> [Work item] Print the whole listing, character for character.

> [The records]
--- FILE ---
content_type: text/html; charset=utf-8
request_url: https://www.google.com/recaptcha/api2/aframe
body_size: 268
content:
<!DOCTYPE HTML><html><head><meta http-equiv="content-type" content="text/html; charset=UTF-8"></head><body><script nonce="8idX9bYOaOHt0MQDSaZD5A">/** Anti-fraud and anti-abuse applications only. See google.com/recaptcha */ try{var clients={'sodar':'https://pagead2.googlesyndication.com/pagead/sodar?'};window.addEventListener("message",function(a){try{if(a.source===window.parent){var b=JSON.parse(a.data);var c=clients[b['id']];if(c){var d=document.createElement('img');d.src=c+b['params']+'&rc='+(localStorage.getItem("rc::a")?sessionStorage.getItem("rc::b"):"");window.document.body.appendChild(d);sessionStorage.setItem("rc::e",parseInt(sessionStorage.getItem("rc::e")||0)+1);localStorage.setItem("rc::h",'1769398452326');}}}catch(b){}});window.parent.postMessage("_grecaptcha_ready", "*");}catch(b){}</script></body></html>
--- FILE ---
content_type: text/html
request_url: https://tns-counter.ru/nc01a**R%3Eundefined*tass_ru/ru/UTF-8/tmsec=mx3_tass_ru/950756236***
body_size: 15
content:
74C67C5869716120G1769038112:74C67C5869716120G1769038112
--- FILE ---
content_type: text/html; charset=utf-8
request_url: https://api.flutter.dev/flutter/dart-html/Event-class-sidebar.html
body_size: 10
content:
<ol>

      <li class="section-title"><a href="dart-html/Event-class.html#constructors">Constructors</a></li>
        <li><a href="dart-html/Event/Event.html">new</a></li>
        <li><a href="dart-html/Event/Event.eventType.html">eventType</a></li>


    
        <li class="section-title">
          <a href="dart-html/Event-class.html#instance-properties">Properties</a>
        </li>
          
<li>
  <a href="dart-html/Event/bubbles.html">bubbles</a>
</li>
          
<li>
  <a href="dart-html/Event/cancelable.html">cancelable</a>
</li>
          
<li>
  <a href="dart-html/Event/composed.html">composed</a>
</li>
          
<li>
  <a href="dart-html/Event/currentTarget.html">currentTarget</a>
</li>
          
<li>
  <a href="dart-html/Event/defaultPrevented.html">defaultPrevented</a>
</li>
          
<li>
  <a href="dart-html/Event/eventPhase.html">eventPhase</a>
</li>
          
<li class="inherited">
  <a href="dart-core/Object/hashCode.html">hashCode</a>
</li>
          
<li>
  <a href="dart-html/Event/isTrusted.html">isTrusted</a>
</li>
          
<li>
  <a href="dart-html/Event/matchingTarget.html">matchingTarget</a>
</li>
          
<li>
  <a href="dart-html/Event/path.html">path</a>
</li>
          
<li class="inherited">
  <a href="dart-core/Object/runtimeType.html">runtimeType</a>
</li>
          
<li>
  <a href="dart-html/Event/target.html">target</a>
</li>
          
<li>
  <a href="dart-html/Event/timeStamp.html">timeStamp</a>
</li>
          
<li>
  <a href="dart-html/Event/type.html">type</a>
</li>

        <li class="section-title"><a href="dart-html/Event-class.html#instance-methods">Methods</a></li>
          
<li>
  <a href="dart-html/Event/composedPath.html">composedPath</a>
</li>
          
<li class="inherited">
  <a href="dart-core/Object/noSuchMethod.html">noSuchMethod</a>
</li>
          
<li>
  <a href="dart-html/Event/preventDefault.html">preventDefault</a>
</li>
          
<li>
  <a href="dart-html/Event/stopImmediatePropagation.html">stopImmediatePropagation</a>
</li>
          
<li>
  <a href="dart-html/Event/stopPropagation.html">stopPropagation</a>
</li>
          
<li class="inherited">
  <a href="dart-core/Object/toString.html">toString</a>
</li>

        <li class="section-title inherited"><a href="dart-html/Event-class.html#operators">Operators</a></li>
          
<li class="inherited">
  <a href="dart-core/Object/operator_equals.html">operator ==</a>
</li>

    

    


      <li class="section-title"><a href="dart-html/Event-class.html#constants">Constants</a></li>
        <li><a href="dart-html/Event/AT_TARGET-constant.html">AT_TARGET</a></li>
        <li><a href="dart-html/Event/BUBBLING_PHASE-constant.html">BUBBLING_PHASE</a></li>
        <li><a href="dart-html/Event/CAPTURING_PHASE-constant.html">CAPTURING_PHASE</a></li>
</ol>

> [Result for this exercise]
--- FILE ---
content_type: text/html; charset=utf-8
request_url: https://www.google.com/recaptcha/api2/aframe
body_size: 268
content:
<!DOCTYPE HTML><html><head><meta http-equiv="content-type" content="text/html; charset=UTF-8"></head><body><script nonce="8idX9bYOaOHt0MQDSaZD5A">/** Anti-fraud and anti-abuse applications only. See google.com/recaptcha */ try{var clients={'sodar':'https://pagead2.googlesyndication.com/pagead/sodar?'};window.addEventListener("message",function(a){try{if(a.source===window.parent){var b=JSON.parse(a.data);var c=clients[b['id']];if(c){var d=document.createElement('img');d.src=c+b['params']+'&rc='+(localStorage.getItem("rc::a")?sessionStorage.getItem("rc::b"):"");window.document.body.appendChild(d);sessionStorage.setItem("rc::e",parseInt(sessionStorage.getItem("rc::e")||0)+1);localStorage.setItem("rc::h",'1769398452326');}}}catch(b){}});window.parent.postMessage("_grecaptcha_ready", "*");}catch(b){}</script></body></html>
--- FILE ---
content_type: text/html
request_url: https://tns-counter.ru/nc01a**R%3Eundefined*tass_ru/ru/UTF-8/tmsec=mx3_tass_ru/950756236***
body_size: 15
content:
74C67C5869716120G1769038112:74C67C5869716120G1769038112
--- FILE ---
content_type: text/html; charset=utf-8
request_url: https://api.flutter.dev/flutter/dart-html/Event-class-sidebar.html
body_size: 10
content:
<ol>

      <li class="section-title"><a href="dart-html/Event-class.html#constructors">Constructors</a></li>
        <li><a href="dart-html/Event/Event.html">new</a></li>
        <li><a href="dart-html/Event/Event.eventType.html">eventType</a></li>


    
        <li class="section-title">
          <a href="dart-html/Event-class.html#instance-properties">Properties</a>
        </li>
          
<li>
  <a href="dart-html/Event/bubbles.html">bubbles</a>
</li>
          
<li>
  <a href="dart-html/Event/cancelable.html">cancelable</a>
</li>
          
<li>
  <a href="dart-html/Event/composed.html">composed</a>
</li>
          
<li>
  <a href="dart-html/Event/currentTarget.html">currentTarget</a>
</li>
          
<li>
  <a href="dart-html/Event/defaultPrevented.html">defaultPrevented</a>
</li>
          
<li>
  <a href="dart-html/Event/eventPhase.html">eventPhase</a>
</li>
          
<li class="inherited">
  <a href="dart-core/Object/hashCode.html">hashCode</a>
</li>
          
<li>
  <a href="dart-html/Event/isTrusted.html">isTrusted</a>
</li>
          
<li>
  <a href="dart-html/Event/matchingTarget.html">matchingTarget</a>
</li>
          
<li>
  <a href="dart-html/Event/path.html">path</a>
</li>
          
<li class="inherited">
  <a href="dart-core/Object/runtimeType.html">runtimeType</a>
</li>
          
<li>
  <a href="dart-html/Event/target.html">target</a>
</li>
          
<li>
  <a href="dart-html/Event/timeStamp.html">timeStamp</a>
</li>
          
<li>
  <a href="dart-html/Event/type.html">type</a>
</li>

        <li class="section-title"><a href="dart-html/Event-class.html#instance-methods">Methods</a></li>
          
<li>
  <a href="dart-html/Event/composedPath.html">composedPath</a>
</li>
          
<li class="inherited">
  <a href="dart-core/Object/noSuchMethod.html">noSuchMethod</a>
</li>
          
<li>
  <a href="dart-html/Event/preventDefault.html">preventDefault</a>
</li>
          
<li>
  <a href="dart-html/Event/stopImmediatePropagation.html">stopImmediatePropagation</a>
</li>
          
<li>
  <a href="dart-html/Event/stopPropagation.html">stopPropagation</a>
</li>
          
<li class="inherited">
  <a href="dart-core/Object/toString.html">toString</a>
</li>

        <li class="section-title inherited"><a href="dart-html/Event-class.html#operators">Operators</a></li>
          
<li class="inherited">
  <a href="dart-core/Object/operator_equals.html">operator ==</a>
</li>

    

    


      <li class="section-title"><a href="dart-html/Event-class.html#constants">Constants</a></li>
        <li><a href="dart-html/Event/AT_TARGET-constant.html">AT_TARGET</a></li>
        <li><a href="dart-html/Event/BUBBLING_PHASE-constant.html">BUBBLING_PHASE</a></li>
        <li><a href="dart-html/Event/CAPTURING_PHASE-constant.html">CAPTURING_PHASE</a></li>
</ol>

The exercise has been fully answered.